Plantons le décor : une section École Émancipée
Bref rappel historique : avec la guerre froide, la CGT unique scissionne (CGT et CGT-FO). La puissante Fédération de l’Éducation Nationale (FEN) choisit l’autonomie syndicale dans l’espoir d’une réunification ultérieure. Elle s’organise en tendances, ce qui garantit un minimum de démocratie et la préserve de la scission. Il y a trois grandes tendances nationales : les “cégétistes” (future Unité & Action, liée au PCF), les “autonomes” (future UID, plus ou moins proche du PS-SFIO) (3), les “Amis de L’École Émancipée”.
Le SNI domine la FEN (le futur SNES est beaucoup plus petit, car la scolarisation dans les lycées classiques est faible). Il syndique la grande majorité des instituteur·trices, et est sans conteste le syndicat hégémonique : dans le Rhône, il syndique environ 80 % des instituteur·trices, et recueille près de 85 % aux élections professionnelles de 1952.
Dans le Rhône, à la Libération, les trois tendances forment une liste commune. Mais la situation politique évoluant, en 1947 l’ÉÉ recueille la majorité face à une liste “cégétiste” (une liste “autonome” n’apparaîtra avec difficulté que quelques années plus tard). Le SNI du Rhône prend son caractère particulier : faiblesse des “autonomes” et force des “cégétistes”, section dirigée par l’ÉÉ jusqu’en 1963. Au sein de l’ÉÉ se détache une figure très connue dans le milieu militant de l’époque, y compris sur le plan national : le trotskyste Paul Duthel (4). Il est secrétaire départemental plusieurs années, mais c’est toute une équipe de militant·es ÉÉ qui anime la section.
Nous présenterons dans cet article les grands traits de l’action syndicale laïque du SNI du Rhône durant la période 1948-1963. Après 1963, c’est la tendance U&A qui dirige la section.

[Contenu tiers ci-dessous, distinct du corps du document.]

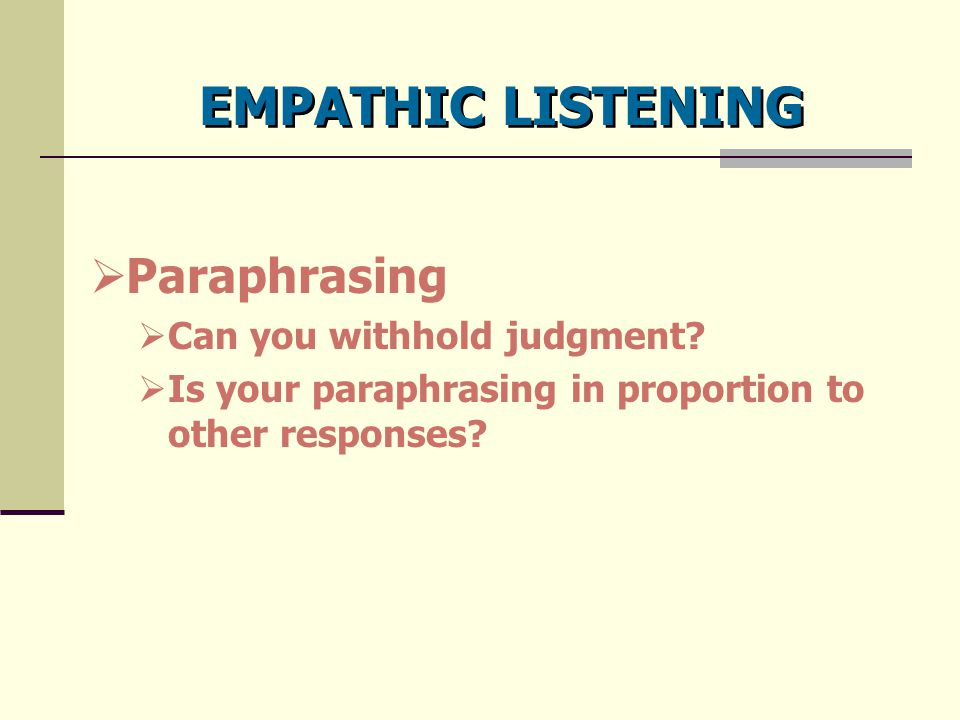 EMPATHIC LISTENING Paraphrasing Can you withhold judgment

La laïcité scolaire une lutte quotidienne
Un préalable : si le SNI du Rhône à direction ÉÉ est l’un des plus acharnés dans la défense laïque, il n’est pas en rupture avec la direction nationale sur ce point, il en représente plutôt une version plus radicale. Ce qui n’empêche pas de gros désaccords sur d’autres questions, le SNI du Rhône vote très régulièrement contre le rapport d’activité de la direction nationale.
Avec l’égalitarisme et la lutte contre la hiérarchie dans tous les domaines (hiérarchie administrative, salariale, catégorielle, etc.)… la laïcité est un pilier fondamental de l’orientation du SNI 69.
En fait, la lutte laïque est indissolublement liée à la défense corporative, à la vie quotidienne des instituteur·trices. La direction du SNI 69 va parfois jusqu’à sous-entendre que c’est par leur perfectionnement professionnel que les instituteur·trices défendront le mieux l’école laïque, en l’améliorant sans cesse. Sachant que cette amélioration est une amélioration en premier lieu matérielle. La première action laïque, c’est le soutien concret et matériel – avec bien entendu intervention syndicale dans les instances – aux “écoles en difficulté”. Le SNI récolte des fournitures scolaires, livres… auprès d’écoles mieux dotées, voire même met directement en contact les écoles entre elles, favorisant l’action directe de solidarité. Ce secours, “politique” mais aussi très concret, concerne les écoles publiques mal équipées et confrontées à la concurrence des écoles catholiques et aux pressions diverses du cléricalisme et de ses relais politiques. À savoir des écoles de l’Ouest de la France, mais aussi de la “Vendée lyonnaise” (5).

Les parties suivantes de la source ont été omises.